• Text passage:
More recently, the World Economic Forum presented its Global Gender Gap report. The report includes an index which tracks the strong correlation between a country’s gender gap and its national competitiveness. The rankings are designed to create greater awareness among a global audience of the challenges posed by gender gaps and the opportunities created by reducing them. Because women account for one-half of a country’s potential talent base, a nation’s competitiveness in the long term depends significantly on whether and how it educates and utilises its women. 

 

Globally, three out of ten women in the world report having experienced physical and/or sexual violence by an intimate partner at some point in their lifetime. In most cases, the abuser is a member of the woman’s own family, according to a study done by World Health Organisation (WHO) in 2005. Gender-based violence increases in times of armed conflict, crisis, transition and socio-economic stress. The breakdown in protection mechanisms that occurs typically increases rates of violence, sexual harassment and trafficking of women and children.

 

Globally, women migrants predominantly work in the informal sector – often in unregulated professions such as domestic work, agriculture or services; this makes them particularly vulnerable to exploitation and abuse. Generally, the majority of victims of human trafficking are also women and girls.

 

For many women and girls, migration is a way to fulfill their potential, to develop and to exercise their human rights. But being both a migrant and female also exposes them to risk – the risk of being subjected to violence. Migrant women and girls are especially vulnerable to human trafficking and labour exploitation. 

 

In The Gambia, we want a nation where democracy is successful and where human rights for all men and women is respected. The future of The Gambia is up to all of us. Our actions at the individual and collective levels, will determine what kind of future we want and what kind of society we wish for our daughters and sons to grow up in. Change might take time, but step by step, we will find the future we are now developing evolving. During that process, and as part of that future, all Gambians need to take part in some way. The Gambia cannot afford to neglect the capacities, strengths, inputs, ideas, visions and uniqueness of half of its population. Women of The Gambia’s voice have to be heard.

• Material provided:
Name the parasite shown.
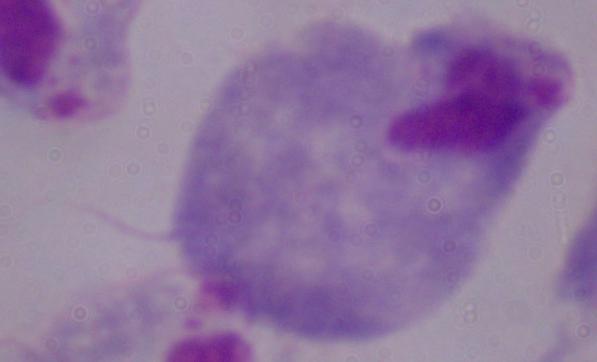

• Task objective:
Answer these questions using the text on gender gaps and women's rights.
1. What does the index in the Global Gender Gap report track?
2. How many women in the world report having experienced physical and/or sexual violence by an intimate partner at some point in their lifetime?
3. In which sector do women migrants predominantly work?

• Answer:
1. The strong correlation between a country's gender gap and its national competitiveness.
2. Three out of ten.
3. The informal sector.